# SET TASK:
Collect every line in the data below that contains the word "closer". Case counts.

# EXTRACTED DATA:

>> begin

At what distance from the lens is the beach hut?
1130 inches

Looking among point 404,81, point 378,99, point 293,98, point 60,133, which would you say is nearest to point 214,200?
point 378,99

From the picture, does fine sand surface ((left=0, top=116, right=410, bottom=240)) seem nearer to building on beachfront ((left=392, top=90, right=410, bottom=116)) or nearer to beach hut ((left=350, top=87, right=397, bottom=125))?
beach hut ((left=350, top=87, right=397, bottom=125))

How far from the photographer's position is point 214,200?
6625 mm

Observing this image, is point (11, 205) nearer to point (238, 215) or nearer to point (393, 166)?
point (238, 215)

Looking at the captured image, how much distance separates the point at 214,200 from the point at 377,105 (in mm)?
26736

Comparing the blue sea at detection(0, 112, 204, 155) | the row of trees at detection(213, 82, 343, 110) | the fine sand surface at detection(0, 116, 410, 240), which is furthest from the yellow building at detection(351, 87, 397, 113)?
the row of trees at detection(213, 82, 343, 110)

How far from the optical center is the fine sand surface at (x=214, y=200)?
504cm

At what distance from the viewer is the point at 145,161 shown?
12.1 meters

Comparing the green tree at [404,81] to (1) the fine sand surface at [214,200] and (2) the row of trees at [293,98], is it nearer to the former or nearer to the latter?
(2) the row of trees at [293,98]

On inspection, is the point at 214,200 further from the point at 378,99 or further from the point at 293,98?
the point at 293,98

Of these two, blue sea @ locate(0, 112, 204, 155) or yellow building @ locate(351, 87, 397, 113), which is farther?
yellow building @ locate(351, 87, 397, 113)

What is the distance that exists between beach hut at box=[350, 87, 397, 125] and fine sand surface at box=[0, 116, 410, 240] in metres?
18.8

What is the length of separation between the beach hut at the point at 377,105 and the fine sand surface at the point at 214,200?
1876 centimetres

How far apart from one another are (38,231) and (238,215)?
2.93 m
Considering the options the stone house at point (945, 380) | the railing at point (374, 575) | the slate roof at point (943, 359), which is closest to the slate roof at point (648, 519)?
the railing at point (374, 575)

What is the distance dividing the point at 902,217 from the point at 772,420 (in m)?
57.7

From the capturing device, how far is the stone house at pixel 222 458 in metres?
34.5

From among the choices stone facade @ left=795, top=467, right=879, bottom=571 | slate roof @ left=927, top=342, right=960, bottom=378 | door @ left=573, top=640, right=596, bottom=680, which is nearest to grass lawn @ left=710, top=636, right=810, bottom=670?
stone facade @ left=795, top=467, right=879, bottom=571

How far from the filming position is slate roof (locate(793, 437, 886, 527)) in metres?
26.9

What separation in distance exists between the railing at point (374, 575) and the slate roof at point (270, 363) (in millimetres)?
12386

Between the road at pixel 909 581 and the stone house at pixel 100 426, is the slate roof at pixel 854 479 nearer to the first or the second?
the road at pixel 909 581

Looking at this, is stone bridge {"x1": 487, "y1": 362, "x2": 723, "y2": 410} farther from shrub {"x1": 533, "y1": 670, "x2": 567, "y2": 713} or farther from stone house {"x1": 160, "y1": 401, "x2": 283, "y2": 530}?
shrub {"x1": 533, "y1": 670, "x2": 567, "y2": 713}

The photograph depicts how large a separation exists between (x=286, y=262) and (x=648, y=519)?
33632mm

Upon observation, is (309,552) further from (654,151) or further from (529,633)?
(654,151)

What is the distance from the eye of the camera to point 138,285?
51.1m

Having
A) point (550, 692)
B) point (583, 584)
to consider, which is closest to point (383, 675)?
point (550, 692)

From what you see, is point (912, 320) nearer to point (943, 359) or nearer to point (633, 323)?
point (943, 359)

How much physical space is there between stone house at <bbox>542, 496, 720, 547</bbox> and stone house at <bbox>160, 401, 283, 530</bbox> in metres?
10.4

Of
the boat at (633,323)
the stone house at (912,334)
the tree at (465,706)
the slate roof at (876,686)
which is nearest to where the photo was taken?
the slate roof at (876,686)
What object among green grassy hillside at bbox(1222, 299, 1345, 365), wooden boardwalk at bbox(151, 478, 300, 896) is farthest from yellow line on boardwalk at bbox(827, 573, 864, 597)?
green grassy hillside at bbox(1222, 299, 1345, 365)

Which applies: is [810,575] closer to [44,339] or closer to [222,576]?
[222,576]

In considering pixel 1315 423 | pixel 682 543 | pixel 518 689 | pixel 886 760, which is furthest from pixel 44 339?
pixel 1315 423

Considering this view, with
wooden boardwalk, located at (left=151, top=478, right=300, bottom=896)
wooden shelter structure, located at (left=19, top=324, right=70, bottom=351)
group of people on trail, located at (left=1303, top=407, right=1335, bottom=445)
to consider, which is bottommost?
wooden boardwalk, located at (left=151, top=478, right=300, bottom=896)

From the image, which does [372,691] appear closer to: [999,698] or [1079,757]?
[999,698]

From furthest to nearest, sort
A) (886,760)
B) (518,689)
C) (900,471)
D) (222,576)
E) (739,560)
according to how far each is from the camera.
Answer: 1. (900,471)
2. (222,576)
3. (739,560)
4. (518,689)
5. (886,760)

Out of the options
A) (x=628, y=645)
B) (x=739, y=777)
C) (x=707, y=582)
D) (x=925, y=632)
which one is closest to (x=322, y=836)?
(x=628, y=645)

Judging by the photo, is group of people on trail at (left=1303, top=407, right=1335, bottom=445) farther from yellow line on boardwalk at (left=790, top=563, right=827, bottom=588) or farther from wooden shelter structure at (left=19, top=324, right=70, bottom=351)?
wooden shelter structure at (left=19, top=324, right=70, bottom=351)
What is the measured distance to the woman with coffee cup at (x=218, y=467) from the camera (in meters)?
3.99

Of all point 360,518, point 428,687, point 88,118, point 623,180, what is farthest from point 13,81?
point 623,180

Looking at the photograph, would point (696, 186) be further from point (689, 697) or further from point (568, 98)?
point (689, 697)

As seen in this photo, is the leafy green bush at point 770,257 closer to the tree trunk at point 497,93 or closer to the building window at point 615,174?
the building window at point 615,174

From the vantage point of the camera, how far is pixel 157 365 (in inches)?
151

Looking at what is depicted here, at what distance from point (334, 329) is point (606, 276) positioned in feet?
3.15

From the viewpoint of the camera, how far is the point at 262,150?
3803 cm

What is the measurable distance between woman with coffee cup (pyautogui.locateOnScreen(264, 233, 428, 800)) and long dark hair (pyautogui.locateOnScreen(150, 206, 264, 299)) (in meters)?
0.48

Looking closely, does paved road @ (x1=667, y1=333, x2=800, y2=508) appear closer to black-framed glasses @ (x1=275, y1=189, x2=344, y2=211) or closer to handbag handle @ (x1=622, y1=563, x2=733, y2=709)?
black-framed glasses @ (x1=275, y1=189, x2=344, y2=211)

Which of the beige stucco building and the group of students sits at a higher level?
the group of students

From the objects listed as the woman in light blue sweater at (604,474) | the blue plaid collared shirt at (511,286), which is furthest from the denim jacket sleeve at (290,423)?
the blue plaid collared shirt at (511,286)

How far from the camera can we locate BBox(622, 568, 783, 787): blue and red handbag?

>> end

# RESULT OF THE TASK:
Which applies: is [810,575] closer to [44,339] or closer to [222,576]?
From the image, which does [372,691] appear closer to: [999,698] or [1079,757]?
As seen in this photo, is the leafy green bush at point 770,257 closer to the tree trunk at point 497,93 or closer to the building window at point 615,174?
Looking closely, does paved road @ (x1=667, y1=333, x2=800, y2=508) appear closer to black-framed glasses @ (x1=275, y1=189, x2=344, y2=211) or closer to handbag handle @ (x1=622, y1=563, x2=733, y2=709)?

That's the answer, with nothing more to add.